Honda has taken the wraps off the much-awaited XL750 Transalp at the EICMA 2022. The motorcycle is the company’s new entrant in the middleweight ADV segment and here’s all you need to know about the new ADV.
- Honda XL750 is based on the same platform as the CB750 Hornet
- The middleweight ADV gets five ride modes
Honda XL750 Transalp: engine and electronics
As we’d expected, the new Honda XL750 Transalp is based on the same platform that underpins the recently launched CB750 Hornet. The Transalp, hence, shares the 755cc, liquid-cooled, parallel-twin engine with its street-naked sibling. The engine in the Transalp makes 92hp at 9,500rpm and 75Nm at 7,250rpm. These figures are in the vicinity of some of its rivals, like the BMW 850 GS.
And as is the case with some parallel-twin engines these days, the Honda engine has a 270-degree crank.
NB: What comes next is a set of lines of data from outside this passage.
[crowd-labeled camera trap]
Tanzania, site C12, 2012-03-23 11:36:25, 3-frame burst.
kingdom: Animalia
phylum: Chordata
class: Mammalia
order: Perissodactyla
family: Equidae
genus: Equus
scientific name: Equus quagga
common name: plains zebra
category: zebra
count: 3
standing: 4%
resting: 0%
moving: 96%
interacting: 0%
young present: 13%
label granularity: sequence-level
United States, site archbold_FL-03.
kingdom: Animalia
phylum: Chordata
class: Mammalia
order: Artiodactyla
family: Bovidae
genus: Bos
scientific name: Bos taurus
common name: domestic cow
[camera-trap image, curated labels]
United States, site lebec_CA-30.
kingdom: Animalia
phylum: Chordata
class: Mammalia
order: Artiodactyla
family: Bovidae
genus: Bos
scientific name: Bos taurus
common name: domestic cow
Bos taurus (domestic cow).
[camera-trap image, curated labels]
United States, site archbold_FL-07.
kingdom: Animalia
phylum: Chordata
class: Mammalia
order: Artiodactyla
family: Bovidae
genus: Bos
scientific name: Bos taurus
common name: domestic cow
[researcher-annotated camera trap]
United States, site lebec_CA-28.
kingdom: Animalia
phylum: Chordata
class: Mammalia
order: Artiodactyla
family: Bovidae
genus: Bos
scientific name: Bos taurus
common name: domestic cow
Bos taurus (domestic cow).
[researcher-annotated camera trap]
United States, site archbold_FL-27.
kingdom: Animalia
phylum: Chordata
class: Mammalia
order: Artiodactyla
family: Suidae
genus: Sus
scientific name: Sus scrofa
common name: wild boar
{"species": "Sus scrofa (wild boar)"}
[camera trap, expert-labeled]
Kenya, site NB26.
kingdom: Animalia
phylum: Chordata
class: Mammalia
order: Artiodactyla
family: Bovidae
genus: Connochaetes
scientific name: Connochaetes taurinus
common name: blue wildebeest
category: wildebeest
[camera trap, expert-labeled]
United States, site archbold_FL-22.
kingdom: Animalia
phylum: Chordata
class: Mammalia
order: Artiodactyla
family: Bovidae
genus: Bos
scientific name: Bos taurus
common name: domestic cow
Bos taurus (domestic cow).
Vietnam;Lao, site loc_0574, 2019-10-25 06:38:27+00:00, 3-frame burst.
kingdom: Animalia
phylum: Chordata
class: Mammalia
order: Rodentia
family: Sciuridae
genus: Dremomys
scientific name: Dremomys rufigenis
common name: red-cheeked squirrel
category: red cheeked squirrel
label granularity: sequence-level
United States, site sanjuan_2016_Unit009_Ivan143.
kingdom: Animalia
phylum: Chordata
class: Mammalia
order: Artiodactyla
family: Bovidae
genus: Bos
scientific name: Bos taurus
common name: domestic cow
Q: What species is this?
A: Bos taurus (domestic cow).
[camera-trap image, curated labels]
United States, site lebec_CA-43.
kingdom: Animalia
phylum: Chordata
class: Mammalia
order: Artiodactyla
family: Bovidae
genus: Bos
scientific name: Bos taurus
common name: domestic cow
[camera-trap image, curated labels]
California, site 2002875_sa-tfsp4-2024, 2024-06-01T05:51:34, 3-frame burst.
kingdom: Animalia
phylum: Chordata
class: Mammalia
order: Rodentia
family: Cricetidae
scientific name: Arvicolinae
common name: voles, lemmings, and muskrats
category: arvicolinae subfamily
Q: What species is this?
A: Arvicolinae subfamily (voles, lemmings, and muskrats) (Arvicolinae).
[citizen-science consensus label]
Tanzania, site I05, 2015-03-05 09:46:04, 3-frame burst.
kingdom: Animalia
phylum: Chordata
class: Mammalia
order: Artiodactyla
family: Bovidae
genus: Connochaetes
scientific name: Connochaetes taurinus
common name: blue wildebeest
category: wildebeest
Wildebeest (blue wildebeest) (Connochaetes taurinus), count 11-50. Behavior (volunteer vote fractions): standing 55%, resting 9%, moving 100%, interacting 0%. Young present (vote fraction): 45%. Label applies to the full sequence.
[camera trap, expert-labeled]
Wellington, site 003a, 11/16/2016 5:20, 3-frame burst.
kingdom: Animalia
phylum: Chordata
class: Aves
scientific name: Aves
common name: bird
Honda adds that while the Transalp and the Hornet 750 share the same engine, their mappings are different which should lend the Transalp its own, distinct feel.
As far as electronics are concerned, the bike has five modes – Sport, Standard, Rain, Gravel and Individual. The latter allows the rider to adjust the 5-step traction control, three-level engine braking and two ABS settings as per preference.
All settings are accessed via the TFT display which also features Bluetooth connectivity.
Honda XL750 Transalp: chassis
The bike employs a diamond steel frame and the company claims it is 10 percent lighter than the CB500X’s frame. In fact, Honda has managed to keep the Transalp’s weight down to 208kg (kerb) and that’s lower in comparison to competitors like the 850GS at 233kg. The frame is suspended by a 43mm, Showa Separate Function Fork-CA, USD fork with 120mm travel and a monoshock with 190mm of travel. You only have preload adjustment at both ends.
As for the steering geometry, there's the 27-degree rake and 111mm trail while the wheelbase stands at 1,560mm. The bike rides on a 21-inch front and an 18-inch rear, tube-type wire-spoke wheels, clearly indicating the bike’s off-road intent.
Braking duties are taken care of by twin, 310mm discs at the front with two-piston, axially mounted calipers and a 256mm disc at the rear with a single-piston caliper. Dual-channel ABS is standard with the ability to switch off the rear, while riding off-road to enable the rider to slide the bike.
Honda XL750 Transalp: design and ergonomics
The new Transalp seems to borrow design cues from the Honda Africa Twin and even the CB500X in some areas. In fact, there is a nice balance of form and function, with quintessential ADV design bits like a tall windscreen (non-adjustable), flat surfaces and a minimal tail section. The motorcycle is draped in HRC colours, with the Transalp name running across a major portion of the front fairing. The gold wire-spoke rims add a nice contrast to the colours on the bodywork.
Other functional bits that are visible include a prominent grab rail with what looks like a provision to mount a top box. There’s a massive bash plate that covers most of the engine’s sump and the exhaust pipes in some of the images. These may be part of the accessories list.
As for the ergonomics, the pictures show the rider seated in an upright position, with a comfortable reach to the handlebar. The seat height, however, is tall at 850mm.
Honda XL750 Transalp: availability
The bike will go on sale in international markets soon and Honda is expected to price the bike quite competitively, going by the way it priced the CB750 Hornet. As for plans to launch the bike in India, so far Honda has shared no plans to bring the bike to our shores. If it does, however, launch the Transalp here, the bike will go up against the likes of the BMW 850 GS.